Ten-day disability rights campaign at Casablanca international book fair, more than 25,000 visited us and exchange with us on disability rights
More than 25 000 visited our exhibition stall this year at the Casablanca International Publishing and Book Fair 2016, better known in French as the Salon International de l'Edition et du Livre (SIEL), held from February 12 to 21, 2016.All activities at our 360 m² stall revolved around disability rights and issues. Over ten days, the Stall hosted more than sixty activities. These activities were led by some 260 national and international experts and stakeholders, from 25 countries (Australia, Benin, Brazil, Bulgaria, Egypt, El Salvador, France, Gabon, Ghana, Iraq, Italy, Jordan, Kenya, Libya, Mexico, Morocco, Niger, Palestine, Portugal, Rwanda, Senegal, Tunisia, Turkey, UK, and the United States of America). The activities included training sessions, roundtable discussions, and awareness-raising workshops and activities for children, civil society stakeholders, and passers-by.

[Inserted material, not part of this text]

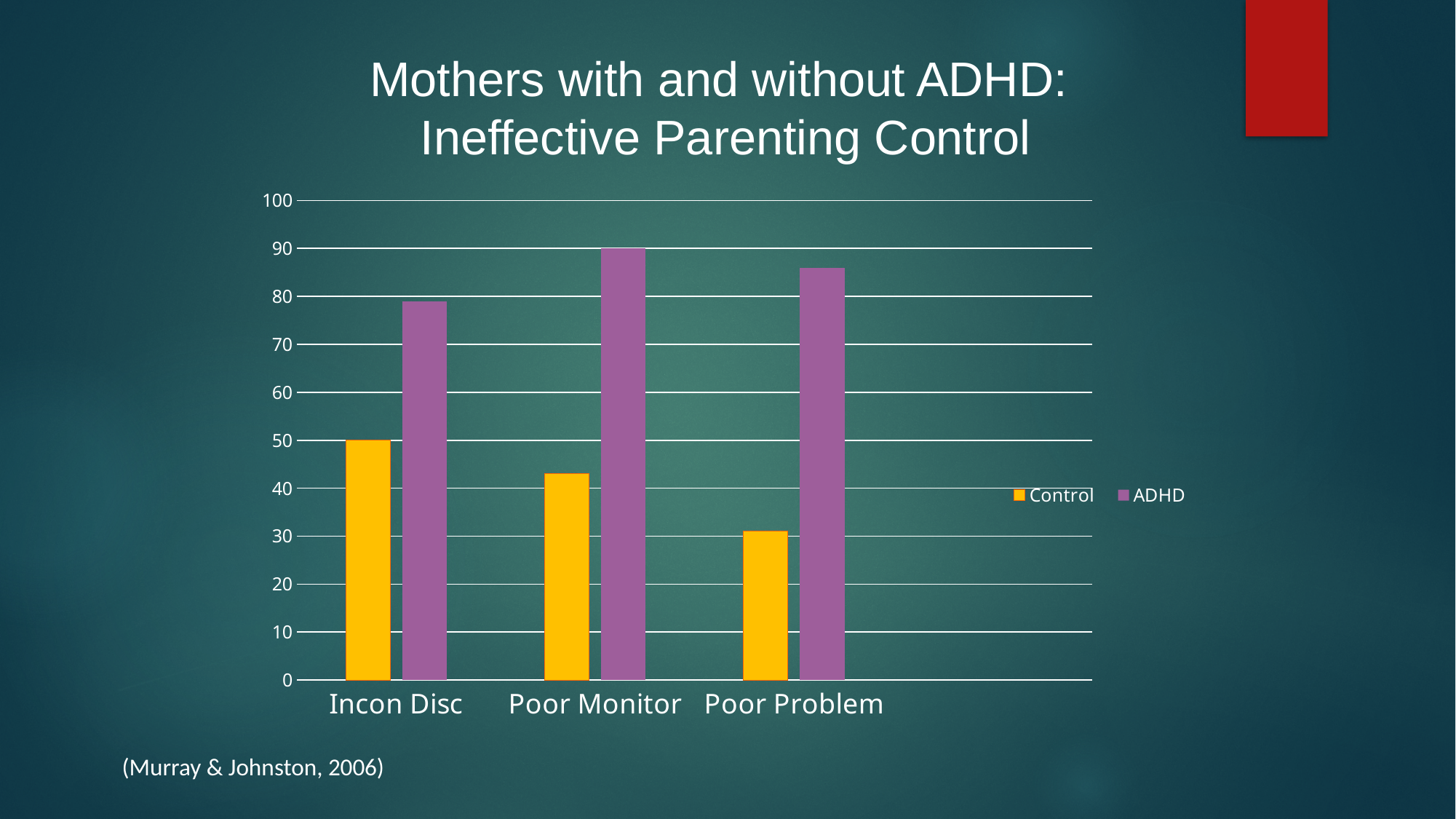
What kind of chart is shown on the slide? bar chart Which category has the highest ADHD value? Poor Monitor In the Poor Problem category, which series has the larger value, Control or ADHD? ADHD How many categories are shown on the x axis? 3 Which category has the lowest Control value? Poor Problem Is the value for Control in the Poor Monitor category greater or less than 50? less Is the value for Control in the Poor Problem category greater or less than 40? less Is the value for ADHD in the Incon Disc category greater or less than 70? greater What colour are the ADHD bars? purple What is the value for ADHD in the Poor Monitor category? 90 What is the value for Control in the Incon Disc category? 50 How many series does the legend list? 2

The CNDH gave tributes at the book fair to 16 Moroccan Special Olympic and Paralympic athletes and champions (tennis, badminton and athletics).

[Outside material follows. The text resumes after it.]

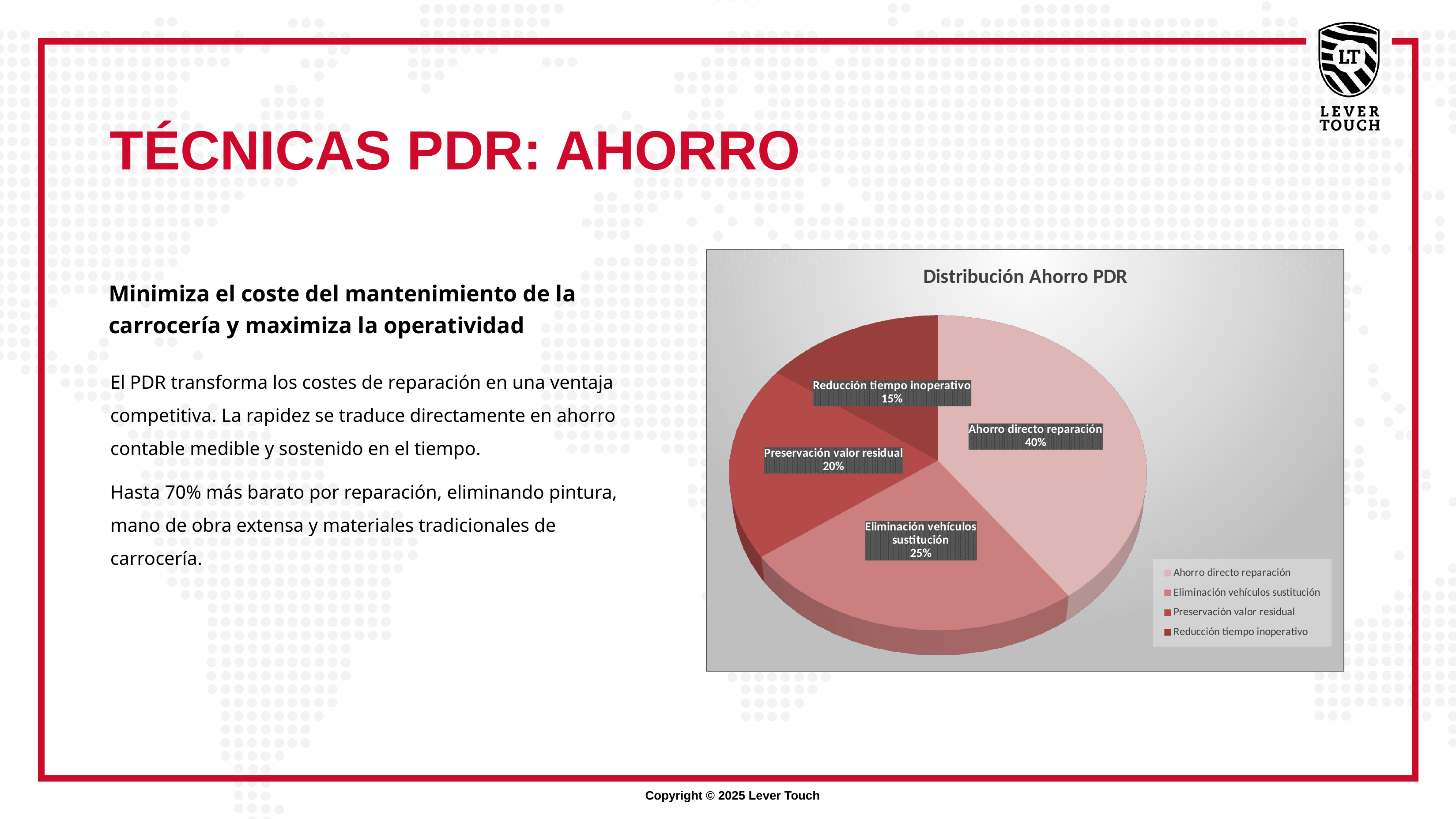
How many categories does the pie chart have? 4 What is the value shown for Preservación valor residual? 20% Which is larger, Preservación valor residual or Reducción tiempo inoperativo? Preservación valor residual Which category has the largest slice of the pie? Ahorro directo reparación What is the value shown for Reducción tiempo inoperativo? 15% Which category has the smallest slice of the pie? Reducción tiempo inoperativo How many entries does the legend list? 4 What is the title of the chart? Distribución Ahorro PDR What is the value shown for Eliminación vehículos sustitución? 25% What kind of chart is shown on the slide? pie chart What share of the pie does Ahorro directo reparación represent? 40% What is the difference between the values for Ahorro directo reparación and Eliminación vehículos sustitución? 15%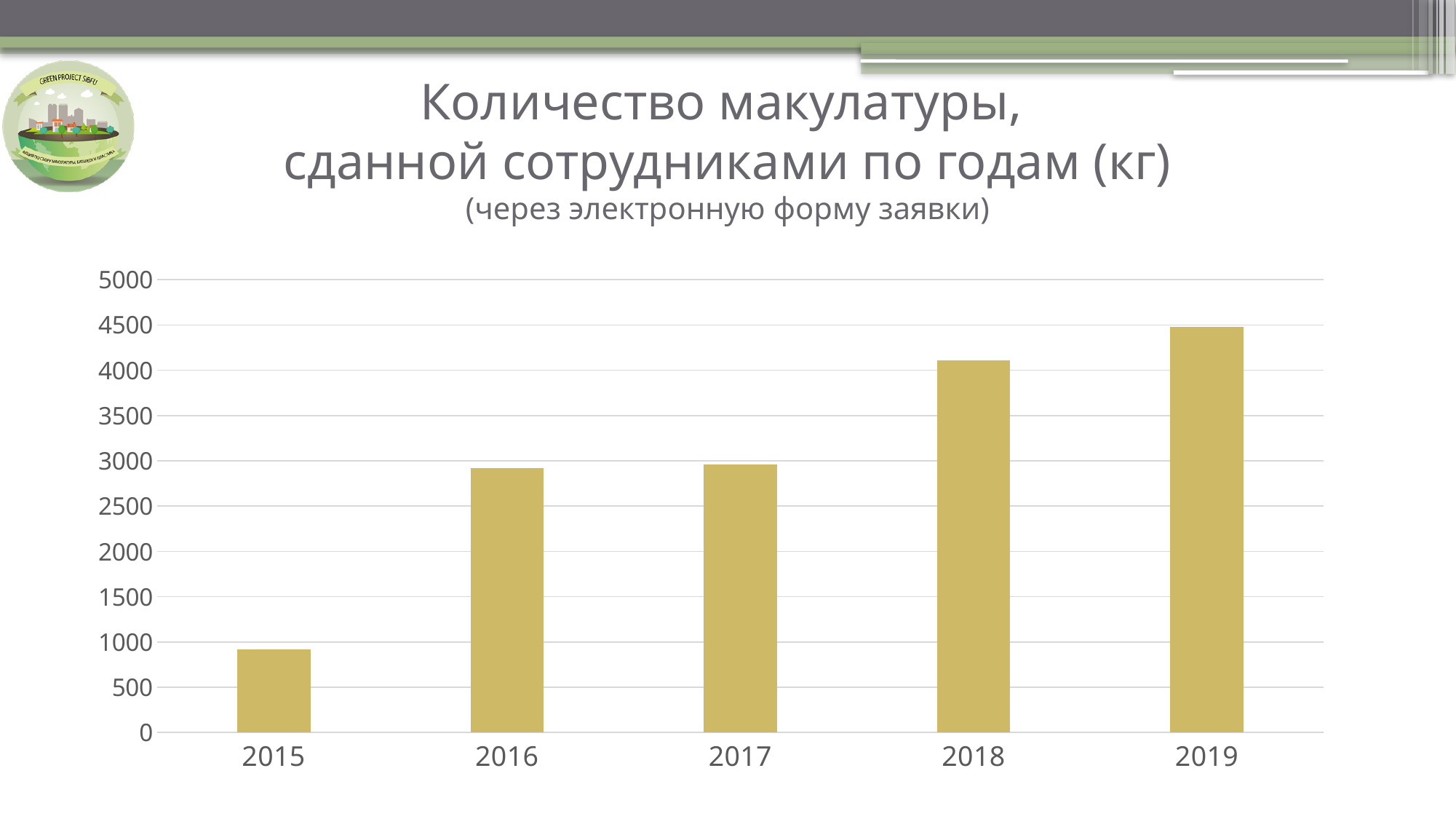
Which is larger, the value for 2015 or the value for 2017? 2017 Which year has the lowest amount of waste paper collected? 2015 Which year has the highest amount of waste paper collected? 2019 Is the value for 2015 greater or less than 1000? less How many years are shown on the x axis of the chart? 5 Is the value for 2019 greater or less than 4000? greater What kind of chart is shown on the slide? bar chart Which is larger, the value for 2016 or the value for 2018? 2018 What is the maximum value shown on the y axis of the chart? 5000 Is the value for 2017 greater or less than 2500? greater Do the values generally rise or fall from 2015 to 2019? rise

The CNDH’s thirteen regional human rights commissions mobilized about one hundred disability rights organizations, including regional networks, local associations and associations of families from all over Morocco to take part in or lead meetings and activities at the stall.

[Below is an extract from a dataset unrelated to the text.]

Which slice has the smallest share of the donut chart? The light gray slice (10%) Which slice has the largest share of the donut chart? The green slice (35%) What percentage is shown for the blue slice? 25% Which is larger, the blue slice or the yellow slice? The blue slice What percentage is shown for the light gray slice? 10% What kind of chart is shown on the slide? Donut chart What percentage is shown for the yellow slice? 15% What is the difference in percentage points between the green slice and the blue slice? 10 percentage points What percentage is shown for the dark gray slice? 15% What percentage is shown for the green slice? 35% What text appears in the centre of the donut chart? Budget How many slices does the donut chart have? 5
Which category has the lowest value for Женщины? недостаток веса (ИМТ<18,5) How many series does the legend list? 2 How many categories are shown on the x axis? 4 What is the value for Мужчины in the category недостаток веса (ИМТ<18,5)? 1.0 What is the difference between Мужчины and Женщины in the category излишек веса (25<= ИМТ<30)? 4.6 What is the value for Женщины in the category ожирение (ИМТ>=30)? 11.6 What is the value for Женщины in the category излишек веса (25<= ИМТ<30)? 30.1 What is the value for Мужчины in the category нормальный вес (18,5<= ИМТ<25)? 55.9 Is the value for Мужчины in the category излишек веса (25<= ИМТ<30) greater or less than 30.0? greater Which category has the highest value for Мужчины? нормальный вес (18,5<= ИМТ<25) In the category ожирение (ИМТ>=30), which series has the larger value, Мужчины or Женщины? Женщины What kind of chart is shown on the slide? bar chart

The Council also held an international meeting at the book fair on disability rights protection mechanisms, inviting experts and representatives of several national human rights institutions. The participants of this meeting shared good practices and exchanged, particularly on the experiences of NHRIs in Senegal, Ghana, Mexico, Gabon and Jordan.
On the sidelines of this ten-day campaign, the Council's regional human rights commission of Rabat and HandiFilm Association held the 10th Cinema and Disability Festival “My dignity, my right”, from 30 March to 2 April 2016 in Rabat. The tenth edition featured an international competition of short movies on disability, an awareness-raising podcast competition, a roundtable discussion on disability in Moroccan cinema, a scenario writing workshop, and a lecture on the right to dignity and how this right can affect the lives of people with disabilities.
The CNDH had launched a national competition for young Moroccan architects to design an accessible exhibition stall at the 22nd Casablanca International Publishing and Book Fair. The stall won the first Accessibility Award, awarded by the Ministry of Solidarity, Women, Family and Social Development and the Ministry of Culture.